═════ Supplied passage ═════
# GBR's Spawned, This time something new...



## bchbum16 (Jun 21, 2011)

So i have finally gotten tired of my GBR's eating their eggs one or two days after they have spawned. The past few days I had observed them hanging out around one part of their tank, a spot they usually do not stay at for long periods of time. Last night i took a look over my tank like i do often i noticed that they were spawning again. This batch looked a lot bigger than the ones that they had the past few times but i was still nervous that i was going to have the same results. This morning i woke up and looked at the eggs, nothing seemed to be out of place with them, but i decided to take them out and put them into a little 1.5 gallon tank and hatch them myself. I hope that i can grow them out myself but any advice would be greatly appreciated. I have everything I need as they grow but I have yet to get any to even the hatching stage in the main tank. Thanks for any Advice!
~PJ


----------



## emc7 (Jul 23, 2005)

Use an air-stone to keep a current flowing over them, keep the water warm (80+) use a tweezers to pick off fungused (white fuzzy) eggs. Read some of the raising angels tutorials. Rams are very much the same, just smaller.

Get a microworm, vinegar eels or bbs culture going


----------



## bchbum16 (Jun 21, 2011)

I have a small sponge filter going in there which creates some movement, I'll keep an eye out for white fuzzy eggs. When should i start my bbs culture? I know it takes about 40 or so hours to hatch, but then they don't actually start eating for a few days. Should i start one when the hatch giving the bbs a few days? i don't want to start them too early...


----------



## fishbubbles (Sep 16, 2011)

I would also put some methayne blue in the water where the fish eggs are. It helps to keep any fungus from growing. I would start your bbs culture once they hatch. You need to wait 3 days before even feeding them.


----------



## emc7 (Jul 23, 2005)

Get some frozen bbs, daphia or rotifers as a backup.


----------



## bchbum16 (Jun 21, 2011)

There is meth. Blue in the water already... I thought that would be a good time to start culturing... I have cultured them before so (not hard at all)... so now i'm just crossing my fingers!


----------



## bchbum16 (Jun 21, 2011)

Loha gave me a bunch of stuff late last year that i still have (haven't had any chance to use it) so that is my back-up


----------



## Betta man (Mar 25, 2011)

I'd put the eggs in a 5 or 10 gal to artificially raise them.


----------



## bchbum16 (Jun 21, 2011)

I have a ten that i'm planning to put them in. I'm only keeping them in the 1.5 until the day or maybe the day after they are free swimming. At this point they will all go into the 10 until they get a little bigger, I then will have to separate them into multiple, larger tanks but i'm not worried about that. If i raise them i know my LFS will buy them from me, which i'm really happy about.


----------



## Betta man (Mar 25, 2011)
═════
[To-do list]
- 1) In the GBR thread, do these statements agree with the text? Answer yes or no for each and quote the deciding words. (a) emc7 recommends keeping the water at 80 or warmer. (b) fishbubbles advises starting the bbs culture before the eggs hatch. (c) bchbum16 plans to keep the fry in the 1.5 gallon tank until they are big enough to sell.
- 2) Turn the paragraph in the GBR thread that begins "I have a ten that i'm planning" into a short bulleted list that keeps its main facts.
- 3) List every food or food culture for the fry that is named in the GBR thread.
═════ Entries provided ═════
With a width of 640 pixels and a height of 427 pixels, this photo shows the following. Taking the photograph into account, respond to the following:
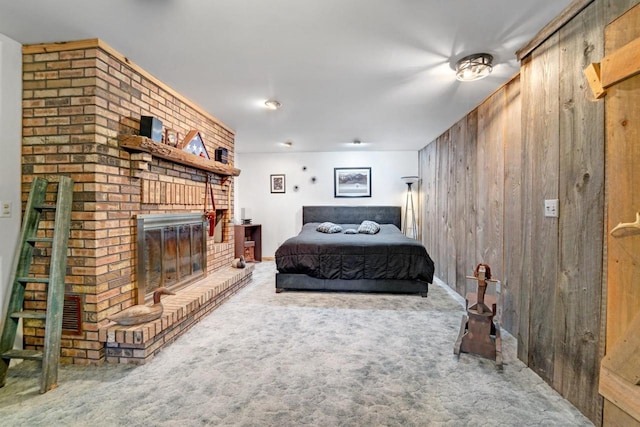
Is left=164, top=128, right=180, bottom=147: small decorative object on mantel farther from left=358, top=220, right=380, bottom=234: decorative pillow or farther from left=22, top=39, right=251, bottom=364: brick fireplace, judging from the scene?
left=358, top=220, right=380, bottom=234: decorative pillow

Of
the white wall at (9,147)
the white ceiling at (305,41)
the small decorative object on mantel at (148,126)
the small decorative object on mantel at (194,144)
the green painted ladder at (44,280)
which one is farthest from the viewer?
the small decorative object on mantel at (194,144)

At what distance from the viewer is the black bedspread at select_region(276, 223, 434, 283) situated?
11.7ft

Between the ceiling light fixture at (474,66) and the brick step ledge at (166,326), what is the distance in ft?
9.92

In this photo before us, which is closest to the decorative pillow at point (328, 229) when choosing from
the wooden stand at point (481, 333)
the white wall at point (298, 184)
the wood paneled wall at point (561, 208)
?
the white wall at point (298, 184)

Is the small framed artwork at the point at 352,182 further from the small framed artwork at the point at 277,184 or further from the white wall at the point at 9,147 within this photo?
the white wall at the point at 9,147

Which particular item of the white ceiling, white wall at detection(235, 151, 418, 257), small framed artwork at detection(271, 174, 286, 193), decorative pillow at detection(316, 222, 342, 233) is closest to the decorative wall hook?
the white ceiling

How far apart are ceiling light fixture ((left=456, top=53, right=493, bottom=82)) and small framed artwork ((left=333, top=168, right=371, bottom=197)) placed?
352 cm

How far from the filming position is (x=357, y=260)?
143 inches

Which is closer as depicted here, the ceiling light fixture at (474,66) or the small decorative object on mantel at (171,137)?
the ceiling light fixture at (474,66)

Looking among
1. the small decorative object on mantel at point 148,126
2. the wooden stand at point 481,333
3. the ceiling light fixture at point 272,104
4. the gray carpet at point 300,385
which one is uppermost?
the ceiling light fixture at point 272,104

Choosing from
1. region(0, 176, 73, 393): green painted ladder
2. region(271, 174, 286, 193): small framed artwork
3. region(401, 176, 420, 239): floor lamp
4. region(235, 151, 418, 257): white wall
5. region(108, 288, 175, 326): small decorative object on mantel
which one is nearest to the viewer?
region(0, 176, 73, 393): green painted ladder

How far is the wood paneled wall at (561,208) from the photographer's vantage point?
145cm

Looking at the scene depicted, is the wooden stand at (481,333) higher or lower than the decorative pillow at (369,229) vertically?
lower

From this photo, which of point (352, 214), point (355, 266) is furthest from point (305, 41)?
point (352, 214)
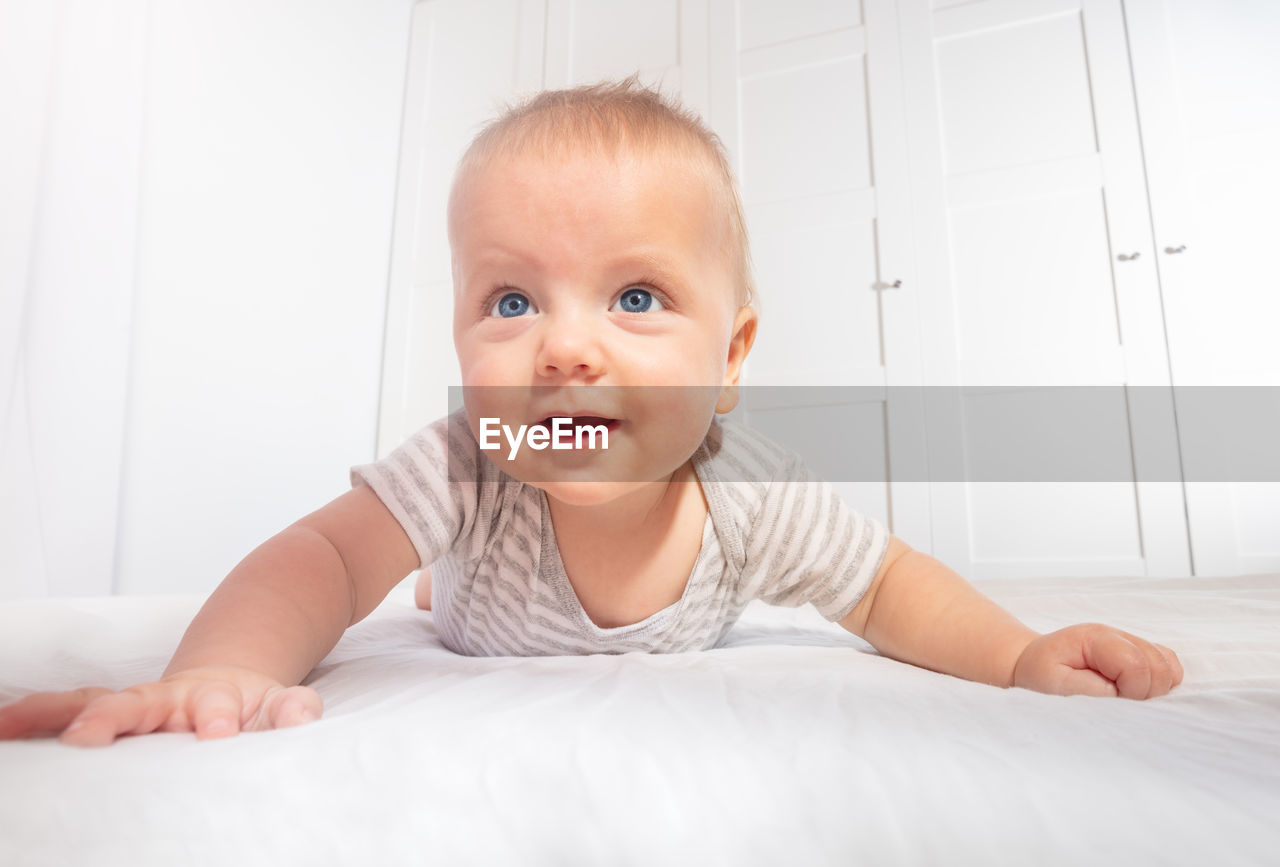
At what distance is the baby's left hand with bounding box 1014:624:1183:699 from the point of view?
1.46 feet

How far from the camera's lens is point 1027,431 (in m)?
2.24

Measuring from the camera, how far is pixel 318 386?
2.66m

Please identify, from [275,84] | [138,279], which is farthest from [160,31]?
[138,279]

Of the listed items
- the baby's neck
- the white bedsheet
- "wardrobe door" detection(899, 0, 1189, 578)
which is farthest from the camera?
"wardrobe door" detection(899, 0, 1189, 578)

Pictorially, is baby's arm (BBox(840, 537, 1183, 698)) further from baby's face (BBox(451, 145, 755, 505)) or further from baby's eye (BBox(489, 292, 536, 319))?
baby's eye (BBox(489, 292, 536, 319))

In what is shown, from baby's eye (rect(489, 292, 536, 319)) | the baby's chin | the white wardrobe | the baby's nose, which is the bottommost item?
the baby's chin

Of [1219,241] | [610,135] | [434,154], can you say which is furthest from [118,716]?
[434,154]

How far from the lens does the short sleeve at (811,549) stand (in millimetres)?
710

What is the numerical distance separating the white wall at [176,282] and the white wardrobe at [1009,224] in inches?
36.0

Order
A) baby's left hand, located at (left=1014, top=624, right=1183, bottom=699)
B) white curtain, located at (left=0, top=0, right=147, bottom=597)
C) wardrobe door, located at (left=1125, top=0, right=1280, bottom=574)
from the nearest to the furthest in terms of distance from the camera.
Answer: baby's left hand, located at (left=1014, top=624, right=1183, bottom=699)
white curtain, located at (left=0, top=0, right=147, bottom=597)
wardrobe door, located at (left=1125, top=0, right=1280, bottom=574)

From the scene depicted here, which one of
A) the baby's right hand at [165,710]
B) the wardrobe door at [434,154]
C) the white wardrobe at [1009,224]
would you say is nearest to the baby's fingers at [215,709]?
the baby's right hand at [165,710]

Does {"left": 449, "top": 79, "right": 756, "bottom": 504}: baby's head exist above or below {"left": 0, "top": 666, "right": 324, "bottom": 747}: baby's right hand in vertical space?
above

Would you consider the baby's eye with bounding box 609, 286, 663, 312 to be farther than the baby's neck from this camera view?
No

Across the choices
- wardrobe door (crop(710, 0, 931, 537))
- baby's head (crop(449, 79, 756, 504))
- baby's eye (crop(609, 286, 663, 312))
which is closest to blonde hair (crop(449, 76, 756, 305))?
baby's head (crop(449, 79, 756, 504))
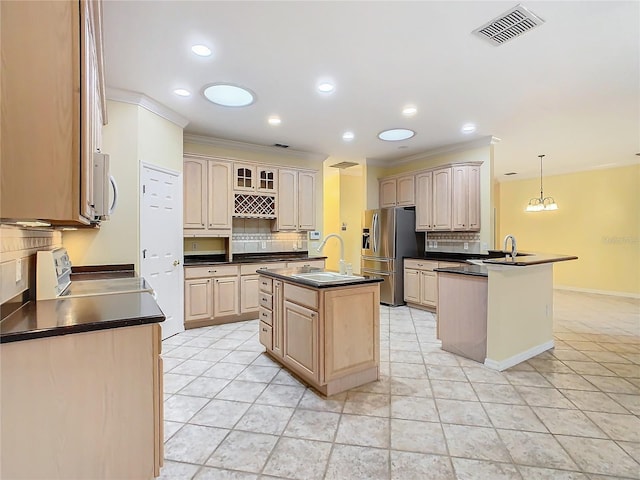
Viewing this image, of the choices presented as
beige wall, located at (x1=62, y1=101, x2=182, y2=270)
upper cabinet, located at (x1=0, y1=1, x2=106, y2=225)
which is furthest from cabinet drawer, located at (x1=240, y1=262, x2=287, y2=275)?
upper cabinet, located at (x1=0, y1=1, x2=106, y2=225)

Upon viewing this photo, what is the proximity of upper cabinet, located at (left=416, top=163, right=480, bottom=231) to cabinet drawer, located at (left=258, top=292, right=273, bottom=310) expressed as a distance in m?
3.49

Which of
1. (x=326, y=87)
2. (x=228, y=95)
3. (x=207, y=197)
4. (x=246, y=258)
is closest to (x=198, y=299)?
(x=246, y=258)

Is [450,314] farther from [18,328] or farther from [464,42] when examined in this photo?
[18,328]

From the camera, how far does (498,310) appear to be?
3012 millimetres

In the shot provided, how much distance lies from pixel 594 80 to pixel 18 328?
4591 mm

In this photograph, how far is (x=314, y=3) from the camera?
6.74 feet

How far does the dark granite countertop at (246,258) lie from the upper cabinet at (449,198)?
2126 mm

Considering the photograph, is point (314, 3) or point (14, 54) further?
point (314, 3)

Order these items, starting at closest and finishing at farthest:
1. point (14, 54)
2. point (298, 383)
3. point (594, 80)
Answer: point (14, 54)
point (298, 383)
point (594, 80)

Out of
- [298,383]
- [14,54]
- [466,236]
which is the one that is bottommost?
[298,383]

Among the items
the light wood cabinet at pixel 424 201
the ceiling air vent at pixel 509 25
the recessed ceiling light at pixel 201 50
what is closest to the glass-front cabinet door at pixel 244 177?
the recessed ceiling light at pixel 201 50

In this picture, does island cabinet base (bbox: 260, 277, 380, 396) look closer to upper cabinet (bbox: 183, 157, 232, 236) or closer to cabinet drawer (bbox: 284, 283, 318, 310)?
cabinet drawer (bbox: 284, 283, 318, 310)

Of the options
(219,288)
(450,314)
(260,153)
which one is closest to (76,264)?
(219,288)

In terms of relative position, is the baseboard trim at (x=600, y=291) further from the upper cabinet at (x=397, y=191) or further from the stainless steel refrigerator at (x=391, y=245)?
the upper cabinet at (x=397, y=191)
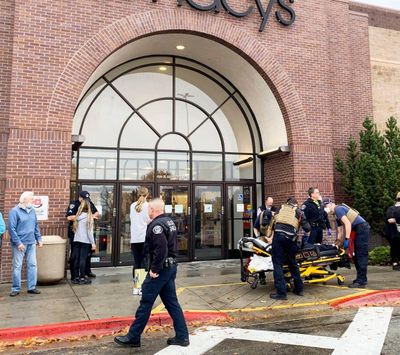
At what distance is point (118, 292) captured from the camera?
22.9 feet

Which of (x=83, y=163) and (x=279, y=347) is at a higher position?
(x=83, y=163)

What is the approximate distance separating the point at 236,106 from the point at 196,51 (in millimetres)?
2303

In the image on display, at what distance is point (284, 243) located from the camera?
6.43 meters

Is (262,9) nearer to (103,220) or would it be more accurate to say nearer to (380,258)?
(103,220)

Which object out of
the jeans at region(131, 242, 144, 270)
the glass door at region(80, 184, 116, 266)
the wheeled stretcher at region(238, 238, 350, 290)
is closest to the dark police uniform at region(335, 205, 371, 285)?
the wheeled stretcher at region(238, 238, 350, 290)

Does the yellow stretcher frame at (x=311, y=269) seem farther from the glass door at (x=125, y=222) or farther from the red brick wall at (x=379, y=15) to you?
the red brick wall at (x=379, y=15)

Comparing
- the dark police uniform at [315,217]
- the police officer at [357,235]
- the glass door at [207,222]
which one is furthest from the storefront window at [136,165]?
the police officer at [357,235]

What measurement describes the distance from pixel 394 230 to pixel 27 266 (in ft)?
27.9

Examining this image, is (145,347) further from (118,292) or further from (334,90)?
(334,90)

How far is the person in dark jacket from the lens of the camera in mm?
9258

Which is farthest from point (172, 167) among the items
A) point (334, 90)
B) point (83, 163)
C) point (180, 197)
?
point (334, 90)

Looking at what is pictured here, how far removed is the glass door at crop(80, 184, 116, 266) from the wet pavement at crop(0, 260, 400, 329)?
1.42 meters

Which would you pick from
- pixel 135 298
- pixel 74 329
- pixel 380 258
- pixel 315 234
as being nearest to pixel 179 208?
pixel 315 234

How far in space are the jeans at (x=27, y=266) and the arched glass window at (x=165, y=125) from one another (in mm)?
3523
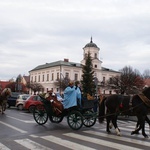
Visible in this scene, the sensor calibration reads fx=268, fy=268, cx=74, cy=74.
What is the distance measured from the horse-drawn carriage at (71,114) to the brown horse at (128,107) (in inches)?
29.4

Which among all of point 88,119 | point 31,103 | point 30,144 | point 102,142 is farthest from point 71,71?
point 30,144

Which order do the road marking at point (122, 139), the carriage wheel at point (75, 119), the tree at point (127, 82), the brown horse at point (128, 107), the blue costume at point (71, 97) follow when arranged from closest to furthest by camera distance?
the road marking at point (122, 139) → the brown horse at point (128, 107) → the carriage wheel at point (75, 119) → the blue costume at point (71, 97) → the tree at point (127, 82)

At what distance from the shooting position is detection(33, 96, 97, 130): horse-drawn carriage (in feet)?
35.6

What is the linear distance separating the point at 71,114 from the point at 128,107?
2387mm

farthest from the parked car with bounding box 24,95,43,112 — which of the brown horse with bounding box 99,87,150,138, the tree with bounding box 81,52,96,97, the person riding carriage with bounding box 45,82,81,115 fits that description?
the tree with bounding box 81,52,96,97

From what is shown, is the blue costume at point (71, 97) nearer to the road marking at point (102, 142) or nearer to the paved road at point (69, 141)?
the paved road at point (69, 141)

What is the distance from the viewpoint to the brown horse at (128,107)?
9453mm

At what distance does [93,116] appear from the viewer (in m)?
11.1

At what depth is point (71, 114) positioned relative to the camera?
10906 mm

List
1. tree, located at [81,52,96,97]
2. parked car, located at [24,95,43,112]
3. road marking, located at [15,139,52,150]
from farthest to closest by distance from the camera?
tree, located at [81,52,96,97] → parked car, located at [24,95,43,112] → road marking, located at [15,139,52,150]

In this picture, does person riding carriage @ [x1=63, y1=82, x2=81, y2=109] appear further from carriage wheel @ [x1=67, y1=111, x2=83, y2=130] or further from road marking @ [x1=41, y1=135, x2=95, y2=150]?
road marking @ [x1=41, y1=135, x2=95, y2=150]

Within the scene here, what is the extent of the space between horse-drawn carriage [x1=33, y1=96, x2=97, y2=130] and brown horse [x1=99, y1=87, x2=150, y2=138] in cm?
75

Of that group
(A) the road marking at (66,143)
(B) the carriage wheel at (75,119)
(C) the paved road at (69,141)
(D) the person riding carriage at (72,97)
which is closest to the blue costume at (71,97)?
(D) the person riding carriage at (72,97)

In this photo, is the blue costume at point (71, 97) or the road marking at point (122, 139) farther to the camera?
the blue costume at point (71, 97)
═════
[List of solutions]
- 1)
(a) Yes: "keep the water warm (80+)"
(b) No: "I would start your bbs culture once they hatch."
(c) No: "I'm only keeping them in the 1.5 until the day or maybe the day after they are free swimming."

- 2)
- The fry stay in the 1.5 gallon tank until the day they become free swimming, or the day after.
- Then they all move into a ten gallon tank until they grow a little bigger.
- After that they will be split into several larger tanks.
- The LFS will buy them if they are raised successfully.

- 3)
- microworm
- vinegar eels
- bbs
- frozen bbs
- daphia
- rotifers